Abbi Wicklein-Bayne ’94
Abbi Wicklein-Bayne's ’94 passion for history was firmly established during her time as a History major at McDaniel. Post-graduation, she remained in Maryland for graduate school, immersing herself in local history, and found her ideal career as a ranger in the National Park Service.
Abbi Wicklein-Bayne had wanted to work in museums since she fell in love with AP American History in high school. On the Hill, she was a History major with a minor in Religious Studies. History professor Con Darcy was the advisor who helped guide her to grad school at George Washington University, where she earned a master’s degree in Museum Education. The late Ira Zepp’s teachings on liberation theology continue to inform the way she seeks to fully understand the stories of the past from multiple viewpoints. She carries this knowledge into her role as Chief of Interpretation and Education in the National Park Service at the sites of Fort McHenry and Hampton.

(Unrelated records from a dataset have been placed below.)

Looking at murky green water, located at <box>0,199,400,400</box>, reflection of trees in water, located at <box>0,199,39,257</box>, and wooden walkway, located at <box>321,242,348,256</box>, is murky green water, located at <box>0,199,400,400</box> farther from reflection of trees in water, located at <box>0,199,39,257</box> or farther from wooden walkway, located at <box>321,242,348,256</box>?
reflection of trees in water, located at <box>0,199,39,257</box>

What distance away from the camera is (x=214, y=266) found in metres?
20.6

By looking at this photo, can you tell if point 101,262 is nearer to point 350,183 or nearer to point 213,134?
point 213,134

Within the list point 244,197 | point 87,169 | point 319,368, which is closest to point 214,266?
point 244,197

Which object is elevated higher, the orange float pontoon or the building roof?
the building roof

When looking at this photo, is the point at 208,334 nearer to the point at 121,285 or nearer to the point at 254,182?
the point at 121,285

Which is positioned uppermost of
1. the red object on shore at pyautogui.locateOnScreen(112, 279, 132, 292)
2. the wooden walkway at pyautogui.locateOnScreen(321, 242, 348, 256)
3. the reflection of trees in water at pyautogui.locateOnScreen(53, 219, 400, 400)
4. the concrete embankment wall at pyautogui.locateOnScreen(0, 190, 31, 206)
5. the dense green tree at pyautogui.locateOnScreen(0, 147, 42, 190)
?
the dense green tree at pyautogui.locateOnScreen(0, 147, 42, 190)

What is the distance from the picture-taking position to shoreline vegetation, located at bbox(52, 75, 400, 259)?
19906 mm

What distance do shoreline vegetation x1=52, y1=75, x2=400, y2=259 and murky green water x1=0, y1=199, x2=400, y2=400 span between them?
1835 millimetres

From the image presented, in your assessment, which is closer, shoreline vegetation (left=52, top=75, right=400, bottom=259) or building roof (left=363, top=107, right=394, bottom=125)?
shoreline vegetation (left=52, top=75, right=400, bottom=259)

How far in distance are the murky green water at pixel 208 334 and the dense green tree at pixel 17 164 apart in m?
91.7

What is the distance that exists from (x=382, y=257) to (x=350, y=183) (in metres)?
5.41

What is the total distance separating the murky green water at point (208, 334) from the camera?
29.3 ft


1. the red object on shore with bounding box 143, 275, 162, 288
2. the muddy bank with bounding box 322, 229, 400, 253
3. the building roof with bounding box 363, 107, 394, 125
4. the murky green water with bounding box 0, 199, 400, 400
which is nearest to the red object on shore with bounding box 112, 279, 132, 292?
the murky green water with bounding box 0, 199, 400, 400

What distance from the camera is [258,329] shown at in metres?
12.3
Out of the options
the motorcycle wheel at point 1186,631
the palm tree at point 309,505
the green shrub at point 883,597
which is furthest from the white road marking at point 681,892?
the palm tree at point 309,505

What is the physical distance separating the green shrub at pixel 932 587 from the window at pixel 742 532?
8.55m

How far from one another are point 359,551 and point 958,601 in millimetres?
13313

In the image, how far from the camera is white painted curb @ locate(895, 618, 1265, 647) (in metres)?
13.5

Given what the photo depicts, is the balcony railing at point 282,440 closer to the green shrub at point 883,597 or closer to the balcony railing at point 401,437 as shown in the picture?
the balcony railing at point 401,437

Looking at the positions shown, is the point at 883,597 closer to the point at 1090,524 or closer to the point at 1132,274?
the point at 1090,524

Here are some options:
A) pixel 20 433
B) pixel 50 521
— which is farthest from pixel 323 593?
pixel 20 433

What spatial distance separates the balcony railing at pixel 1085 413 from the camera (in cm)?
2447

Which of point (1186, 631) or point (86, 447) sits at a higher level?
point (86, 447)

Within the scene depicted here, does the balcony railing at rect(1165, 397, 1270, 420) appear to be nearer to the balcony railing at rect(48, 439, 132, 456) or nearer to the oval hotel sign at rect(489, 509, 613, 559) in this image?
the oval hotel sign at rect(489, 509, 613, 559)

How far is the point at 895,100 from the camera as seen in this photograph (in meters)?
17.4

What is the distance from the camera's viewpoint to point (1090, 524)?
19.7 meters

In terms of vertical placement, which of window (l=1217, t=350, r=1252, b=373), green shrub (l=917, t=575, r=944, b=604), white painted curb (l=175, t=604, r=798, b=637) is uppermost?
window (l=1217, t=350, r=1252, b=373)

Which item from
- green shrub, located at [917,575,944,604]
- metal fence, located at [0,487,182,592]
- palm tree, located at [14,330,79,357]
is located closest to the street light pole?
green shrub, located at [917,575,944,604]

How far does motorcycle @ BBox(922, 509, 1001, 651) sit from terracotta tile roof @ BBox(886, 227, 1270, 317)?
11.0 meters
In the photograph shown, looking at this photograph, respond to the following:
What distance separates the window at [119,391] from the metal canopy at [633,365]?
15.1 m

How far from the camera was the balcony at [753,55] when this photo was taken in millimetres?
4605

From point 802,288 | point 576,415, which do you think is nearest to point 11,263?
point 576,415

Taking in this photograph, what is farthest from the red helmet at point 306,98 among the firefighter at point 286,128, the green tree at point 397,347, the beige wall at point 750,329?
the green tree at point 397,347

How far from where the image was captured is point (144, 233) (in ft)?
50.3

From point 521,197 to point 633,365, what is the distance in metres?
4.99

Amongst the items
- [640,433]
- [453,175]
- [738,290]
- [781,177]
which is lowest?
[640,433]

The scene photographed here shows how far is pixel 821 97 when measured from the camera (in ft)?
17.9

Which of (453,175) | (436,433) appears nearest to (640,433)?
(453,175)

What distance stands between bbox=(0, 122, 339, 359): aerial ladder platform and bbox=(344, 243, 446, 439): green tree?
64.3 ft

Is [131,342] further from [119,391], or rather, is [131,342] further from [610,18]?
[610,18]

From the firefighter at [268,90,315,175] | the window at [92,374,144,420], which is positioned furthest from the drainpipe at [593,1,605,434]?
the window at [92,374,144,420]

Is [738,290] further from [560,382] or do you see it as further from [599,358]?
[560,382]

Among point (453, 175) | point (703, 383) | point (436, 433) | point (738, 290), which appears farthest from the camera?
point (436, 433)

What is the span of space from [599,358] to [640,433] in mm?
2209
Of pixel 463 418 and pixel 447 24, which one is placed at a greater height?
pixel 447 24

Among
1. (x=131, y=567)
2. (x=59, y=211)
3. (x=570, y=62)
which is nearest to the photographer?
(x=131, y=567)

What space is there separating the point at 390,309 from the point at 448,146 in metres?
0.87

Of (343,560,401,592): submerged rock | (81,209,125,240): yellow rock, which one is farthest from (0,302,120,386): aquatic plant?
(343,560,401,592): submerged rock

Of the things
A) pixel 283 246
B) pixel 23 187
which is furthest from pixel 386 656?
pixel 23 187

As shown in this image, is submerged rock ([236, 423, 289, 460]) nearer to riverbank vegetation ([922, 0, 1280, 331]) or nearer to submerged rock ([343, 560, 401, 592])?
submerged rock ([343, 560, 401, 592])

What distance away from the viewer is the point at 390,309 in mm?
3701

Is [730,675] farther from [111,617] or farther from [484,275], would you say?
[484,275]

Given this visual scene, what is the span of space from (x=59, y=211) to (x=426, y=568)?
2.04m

“Baltimore has always been a diverse city. Maryland was a slave-holding state, but Baltimore had a large, free African-American population as well. We really strive to tell all of those stories,” she says.
At Hampton, a late-18th-century estate, the slave quarters are preserved as well as the Georgian mansion, something Wicklein-Bayne says is one of the “beautiful things” about the national park system. “Because it would be so easy to sweep those ugly details under the rug, pretend they didn’t happen, let the buildings fall to dust,” she continues. “We want to make sure that when we lead a group of kids through, they understand that the lifestyle of the people on one side of the park wouldn’t have been possible without the lifestyle of the people on the other side of the park.”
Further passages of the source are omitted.